== THE EXERCISE ==
Locate each line of the data below that contains the string "reflection" and copy every such line. Case matters when matching.

Image and question records
»»

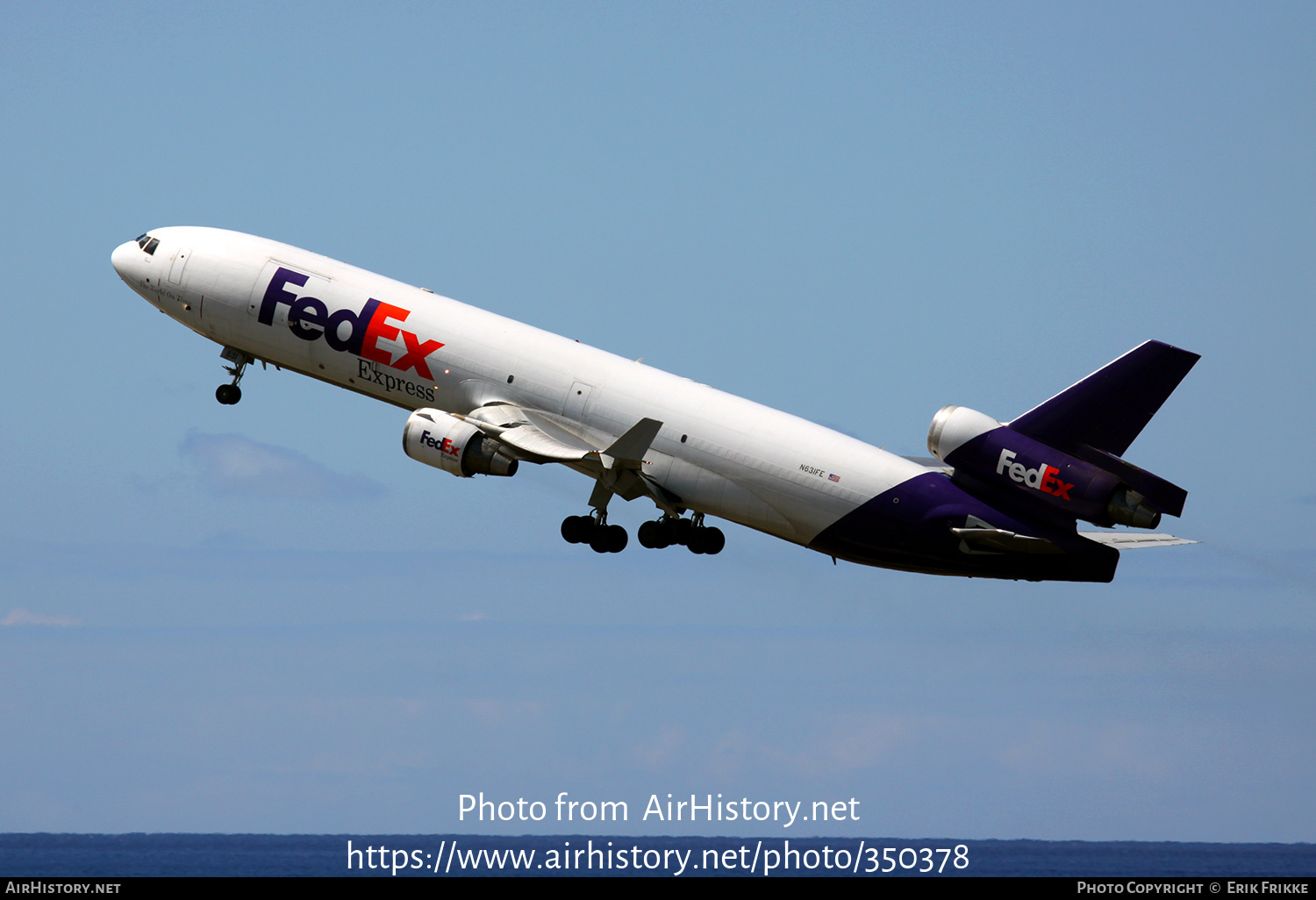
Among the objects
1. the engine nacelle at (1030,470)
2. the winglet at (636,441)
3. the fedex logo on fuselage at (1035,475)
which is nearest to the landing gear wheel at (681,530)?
the winglet at (636,441)

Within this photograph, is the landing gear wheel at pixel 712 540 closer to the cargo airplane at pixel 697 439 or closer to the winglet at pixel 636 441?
the cargo airplane at pixel 697 439

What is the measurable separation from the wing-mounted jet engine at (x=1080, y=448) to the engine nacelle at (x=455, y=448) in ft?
45.7

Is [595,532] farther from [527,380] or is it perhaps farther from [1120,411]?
[1120,411]

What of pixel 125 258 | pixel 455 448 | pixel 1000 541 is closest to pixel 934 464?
pixel 1000 541

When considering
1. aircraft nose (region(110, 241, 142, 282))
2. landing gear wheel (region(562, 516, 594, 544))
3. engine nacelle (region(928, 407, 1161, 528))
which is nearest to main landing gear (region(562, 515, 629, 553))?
landing gear wheel (region(562, 516, 594, 544))

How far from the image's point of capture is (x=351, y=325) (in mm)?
53312

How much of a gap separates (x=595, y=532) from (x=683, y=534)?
10.5ft

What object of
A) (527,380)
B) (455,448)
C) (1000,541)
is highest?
(527,380)

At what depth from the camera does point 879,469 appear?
49.7m

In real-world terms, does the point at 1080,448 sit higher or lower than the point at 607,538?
higher

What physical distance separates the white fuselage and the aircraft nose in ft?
8.02

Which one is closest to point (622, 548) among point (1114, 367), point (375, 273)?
point (375, 273)

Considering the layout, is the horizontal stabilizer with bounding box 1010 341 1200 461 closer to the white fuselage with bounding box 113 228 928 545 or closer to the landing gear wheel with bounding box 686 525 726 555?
the white fuselage with bounding box 113 228 928 545

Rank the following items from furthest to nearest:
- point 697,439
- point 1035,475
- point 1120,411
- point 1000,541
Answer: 1. point 697,439
2. point 1000,541
3. point 1035,475
4. point 1120,411
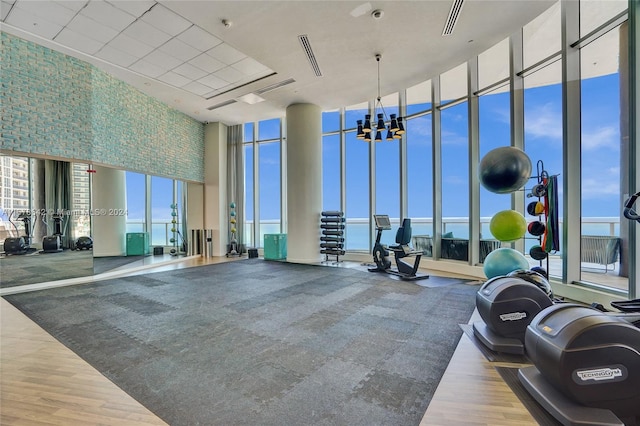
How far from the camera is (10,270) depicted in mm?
5770

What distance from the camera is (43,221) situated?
250 inches

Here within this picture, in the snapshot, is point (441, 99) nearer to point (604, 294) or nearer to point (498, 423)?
point (604, 294)

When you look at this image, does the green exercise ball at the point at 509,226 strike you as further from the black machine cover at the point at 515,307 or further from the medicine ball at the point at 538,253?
the black machine cover at the point at 515,307

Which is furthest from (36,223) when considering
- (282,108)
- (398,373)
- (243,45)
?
(398,373)

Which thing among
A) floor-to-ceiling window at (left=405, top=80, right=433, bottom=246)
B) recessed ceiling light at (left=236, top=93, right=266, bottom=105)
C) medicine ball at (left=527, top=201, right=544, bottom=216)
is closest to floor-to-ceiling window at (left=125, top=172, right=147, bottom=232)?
recessed ceiling light at (left=236, top=93, right=266, bottom=105)

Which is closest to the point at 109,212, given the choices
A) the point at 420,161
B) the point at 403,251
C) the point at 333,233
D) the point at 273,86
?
the point at 273,86

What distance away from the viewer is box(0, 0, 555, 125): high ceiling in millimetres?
4383

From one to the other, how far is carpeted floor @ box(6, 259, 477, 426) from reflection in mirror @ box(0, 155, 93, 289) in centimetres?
115

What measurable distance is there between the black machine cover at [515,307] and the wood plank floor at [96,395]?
0.37 meters

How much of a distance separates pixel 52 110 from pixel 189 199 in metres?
5.01

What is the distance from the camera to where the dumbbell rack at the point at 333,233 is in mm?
8164

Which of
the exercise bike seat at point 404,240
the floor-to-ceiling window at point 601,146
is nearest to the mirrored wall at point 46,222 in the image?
the exercise bike seat at point 404,240

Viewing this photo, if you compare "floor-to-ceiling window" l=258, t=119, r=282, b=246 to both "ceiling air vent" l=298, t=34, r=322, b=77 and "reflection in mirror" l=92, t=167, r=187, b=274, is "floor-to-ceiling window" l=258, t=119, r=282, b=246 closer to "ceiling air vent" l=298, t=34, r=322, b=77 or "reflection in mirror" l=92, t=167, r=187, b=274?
"reflection in mirror" l=92, t=167, r=187, b=274

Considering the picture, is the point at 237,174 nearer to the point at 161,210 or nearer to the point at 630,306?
the point at 161,210
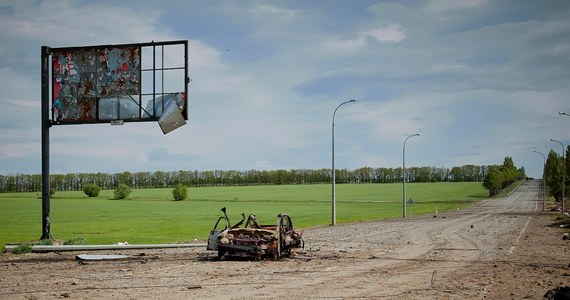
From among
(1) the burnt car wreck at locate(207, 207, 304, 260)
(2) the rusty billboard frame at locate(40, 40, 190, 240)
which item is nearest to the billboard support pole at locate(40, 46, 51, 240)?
(2) the rusty billboard frame at locate(40, 40, 190, 240)

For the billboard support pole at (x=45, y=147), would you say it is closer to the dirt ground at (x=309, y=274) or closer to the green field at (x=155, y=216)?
the dirt ground at (x=309, y=274)

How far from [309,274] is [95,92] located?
44.5ft

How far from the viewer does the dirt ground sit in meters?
12.7

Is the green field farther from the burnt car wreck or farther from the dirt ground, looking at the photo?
the burnt car wreck

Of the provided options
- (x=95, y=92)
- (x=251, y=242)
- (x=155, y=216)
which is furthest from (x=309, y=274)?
(x=155, y=216)

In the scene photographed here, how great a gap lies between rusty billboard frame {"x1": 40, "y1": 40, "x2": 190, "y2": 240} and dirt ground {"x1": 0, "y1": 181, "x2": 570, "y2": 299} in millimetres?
5208

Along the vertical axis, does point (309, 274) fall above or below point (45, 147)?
below

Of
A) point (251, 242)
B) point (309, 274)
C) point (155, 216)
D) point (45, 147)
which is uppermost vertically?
point (45, 147)

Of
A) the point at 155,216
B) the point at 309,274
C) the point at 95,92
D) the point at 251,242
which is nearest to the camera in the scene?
the point at 309,274

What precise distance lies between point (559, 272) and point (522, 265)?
5.23 feet

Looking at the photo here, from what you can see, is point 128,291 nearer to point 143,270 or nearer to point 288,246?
point 143,270

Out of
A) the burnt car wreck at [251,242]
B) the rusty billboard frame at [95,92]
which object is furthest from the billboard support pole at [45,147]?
the burnt car wreck at [251,242]

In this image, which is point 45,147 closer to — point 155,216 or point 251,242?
point 251,242

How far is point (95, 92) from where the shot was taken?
2492cm
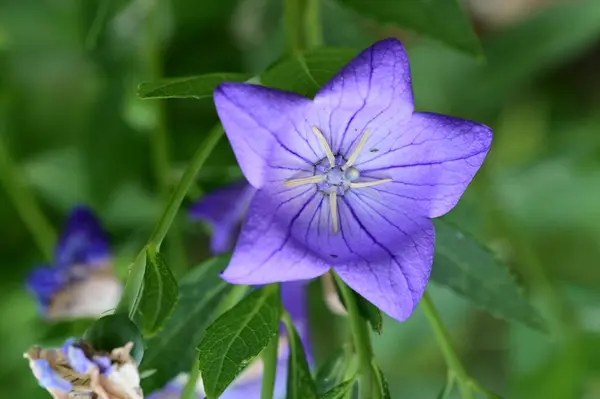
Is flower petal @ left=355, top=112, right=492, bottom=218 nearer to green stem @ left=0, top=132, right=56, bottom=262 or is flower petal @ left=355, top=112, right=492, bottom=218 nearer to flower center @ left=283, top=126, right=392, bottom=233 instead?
flower center @ left=283, top=126, right=392, bottom=233

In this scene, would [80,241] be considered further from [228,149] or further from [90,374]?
[90,374]

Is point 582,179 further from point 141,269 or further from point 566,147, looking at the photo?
point 141,269

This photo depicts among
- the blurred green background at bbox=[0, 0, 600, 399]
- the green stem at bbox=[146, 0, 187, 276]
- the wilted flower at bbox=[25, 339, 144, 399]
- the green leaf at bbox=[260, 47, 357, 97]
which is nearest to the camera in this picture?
the wilted flower at bbox=[25, 339, 144, 399]

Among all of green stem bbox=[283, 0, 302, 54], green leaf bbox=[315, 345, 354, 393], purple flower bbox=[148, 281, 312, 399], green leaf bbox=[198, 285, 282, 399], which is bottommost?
purple flower bbox=[148, 281, 312, 399]

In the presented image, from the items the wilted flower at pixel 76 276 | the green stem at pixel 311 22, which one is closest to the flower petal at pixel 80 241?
the wilted flower at pixel 76 276

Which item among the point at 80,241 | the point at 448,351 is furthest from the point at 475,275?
the point at 80,241

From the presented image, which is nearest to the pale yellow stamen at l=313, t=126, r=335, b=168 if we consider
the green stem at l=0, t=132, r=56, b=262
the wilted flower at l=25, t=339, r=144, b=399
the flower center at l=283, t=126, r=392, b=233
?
the flower center at l=283, t=126, r=392, b=233

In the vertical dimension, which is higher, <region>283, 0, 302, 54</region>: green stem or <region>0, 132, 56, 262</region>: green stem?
<region>283, 0, 302, 54</region>: green stem

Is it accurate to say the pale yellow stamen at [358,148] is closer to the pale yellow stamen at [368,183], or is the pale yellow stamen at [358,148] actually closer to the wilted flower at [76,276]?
the pale yellow stamen at [368,183]
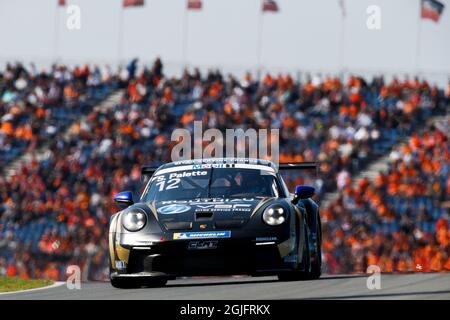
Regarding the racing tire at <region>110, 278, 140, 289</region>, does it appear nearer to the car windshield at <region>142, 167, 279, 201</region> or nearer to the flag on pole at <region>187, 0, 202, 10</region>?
the car windshield at <region>142, 167, 279, 201</region>

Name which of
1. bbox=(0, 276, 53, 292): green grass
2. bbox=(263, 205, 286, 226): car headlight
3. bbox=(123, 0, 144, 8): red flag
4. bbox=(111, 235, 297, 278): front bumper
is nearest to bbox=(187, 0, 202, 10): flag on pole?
bbox=(123, 0, 144, 8): red flag

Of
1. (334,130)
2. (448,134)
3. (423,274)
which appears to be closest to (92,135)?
(334,130)

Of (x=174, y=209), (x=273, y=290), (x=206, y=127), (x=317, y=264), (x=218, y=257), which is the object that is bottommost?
(x=206, y=127)

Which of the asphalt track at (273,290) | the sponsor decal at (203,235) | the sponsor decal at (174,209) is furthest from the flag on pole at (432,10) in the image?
the sponsor decal at (203,235)

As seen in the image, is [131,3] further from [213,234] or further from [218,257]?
[218,257]

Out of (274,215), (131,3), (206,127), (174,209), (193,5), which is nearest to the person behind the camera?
(274,215)

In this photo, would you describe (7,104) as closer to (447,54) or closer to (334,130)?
(334,130)

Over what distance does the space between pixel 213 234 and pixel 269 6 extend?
26.2m

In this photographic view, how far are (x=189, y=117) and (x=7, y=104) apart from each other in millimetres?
5552

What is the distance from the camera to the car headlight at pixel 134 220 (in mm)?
10992

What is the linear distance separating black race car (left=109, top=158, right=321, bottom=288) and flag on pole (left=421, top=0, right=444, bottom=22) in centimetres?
2271

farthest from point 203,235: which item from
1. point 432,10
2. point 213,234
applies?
point 432,10

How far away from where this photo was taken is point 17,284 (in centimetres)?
1384

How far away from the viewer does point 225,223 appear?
423 inches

««

== FULL ANSWER ==
From one to the other, how far is carpeted floor @ box(6, 259, 477, 426) from reflection in mirror @ box(0, 155, 93, 289) in centimetres?
Viewing this photo, if you compare "floor-to-ceiling window" l=258, t=119, r=282, b=246 to both "ceiling air vent" l=298, t=34, r=322, b=77 and "reflection in mirror" l=92, t=167, r=187, b=274, is "floor-to-ceiling window" l=258, t=119, r=282, b=246 closer to "ceiling air vent" l=298, t=34, r=322, b=77 or "reflection in mirror" l=92, t=167, r=187, b=274?
"reflection in mirror" l=92, t=167, r=187, b=274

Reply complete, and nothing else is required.